Question

Finding Derivatives Implicity In Exercise,Find dy/dx implicity. xey - 10x + 3y = 0

Answer 1

Answer:

$\dfrac{dy}{dx}=\dfrac{10-e^y}{(xe^y+3)}$

Step-by-step explanation:

Given:

The implicit equation is given as:

$xe^y-10x+3y=0$

In implicit differentiation, we treat 'y' as a function of 'x' and differentiate both sides of the equation with respect to 'x' and then collect all the $\frac{dy}{dx}$ together and finally solve for $\frac{dy}{dx}$.

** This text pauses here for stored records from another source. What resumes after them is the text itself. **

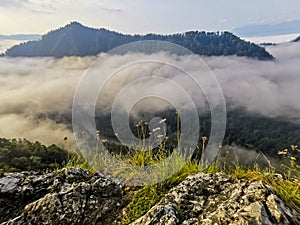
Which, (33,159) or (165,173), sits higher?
(165,173)

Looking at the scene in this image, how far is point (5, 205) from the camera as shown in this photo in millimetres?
4605

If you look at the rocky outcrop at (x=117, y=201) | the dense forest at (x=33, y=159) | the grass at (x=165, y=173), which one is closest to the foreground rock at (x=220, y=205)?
the rocky outcrop at (x=117, y=201)

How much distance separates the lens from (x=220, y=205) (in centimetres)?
376

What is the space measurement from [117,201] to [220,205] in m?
1.47

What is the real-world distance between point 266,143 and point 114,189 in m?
153

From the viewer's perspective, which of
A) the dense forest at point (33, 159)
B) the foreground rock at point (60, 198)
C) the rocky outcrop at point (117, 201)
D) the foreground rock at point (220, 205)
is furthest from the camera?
the dense forest at point (33, 159)

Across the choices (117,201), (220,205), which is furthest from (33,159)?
(220,205)

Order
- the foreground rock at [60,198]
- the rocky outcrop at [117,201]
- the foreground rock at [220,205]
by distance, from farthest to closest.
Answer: the foreground rock at [60,198], the rocky outcrop at [117,201], the foreground rock at [220,205]

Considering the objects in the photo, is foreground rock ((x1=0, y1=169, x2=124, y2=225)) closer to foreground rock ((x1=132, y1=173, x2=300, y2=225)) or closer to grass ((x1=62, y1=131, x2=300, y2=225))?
grass ((x1=62, y1=131, x2=300, y2=225))

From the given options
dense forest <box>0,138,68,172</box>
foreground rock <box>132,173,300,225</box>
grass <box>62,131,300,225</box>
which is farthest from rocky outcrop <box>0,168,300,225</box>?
dense forest <box>0,138,68,172</box>

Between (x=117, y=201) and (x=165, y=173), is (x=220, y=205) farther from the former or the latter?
(x=117, y=201)

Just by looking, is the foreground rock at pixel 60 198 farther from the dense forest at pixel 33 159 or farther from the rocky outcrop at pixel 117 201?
the dense forest at pixel 33 159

So, differentiating both sides of the above equation with respect to 'x'. This gives,

$\frac{d}{dx}(xe^y-10x+3y)=\frac{d}{dx}(0)\\\\\frac{d}{dx}(xe^y)+\frac{d}{dx}(-10x)+\frac{d}{dx}(3y)=0\\\\\textrm{Using product rule, (uv)' = uv' + vu'}\\\\(x\cdot e^y\cdot \frac{dy}{dx}+e^y\cdot 1)-10\cdot1+3\frac{dy}{dx}=0\\\\\frac{dy}{dx}(xe^y)+e^y-10+\frac{dy}{dx}(3)=0\\\\\textrm{Grouping}\ \frac{dy}{dx}\textrm{ terms together}\\\\\frac{dy}{dx}(xe^y+3)+e^y-10=0\\\\\frac{dy}{dx}(xe^y+3)=10-e^y\\\\\dfrac{dy}{dx}=\dfrac{10-e^y}{(xe^y+3)}$

Therefore, the derivative $\frac{dy}{dx}$ implicitly is:

$\dfrac{dy}{dx}=\dfrac{10-e^y}{(xe^y+3)}$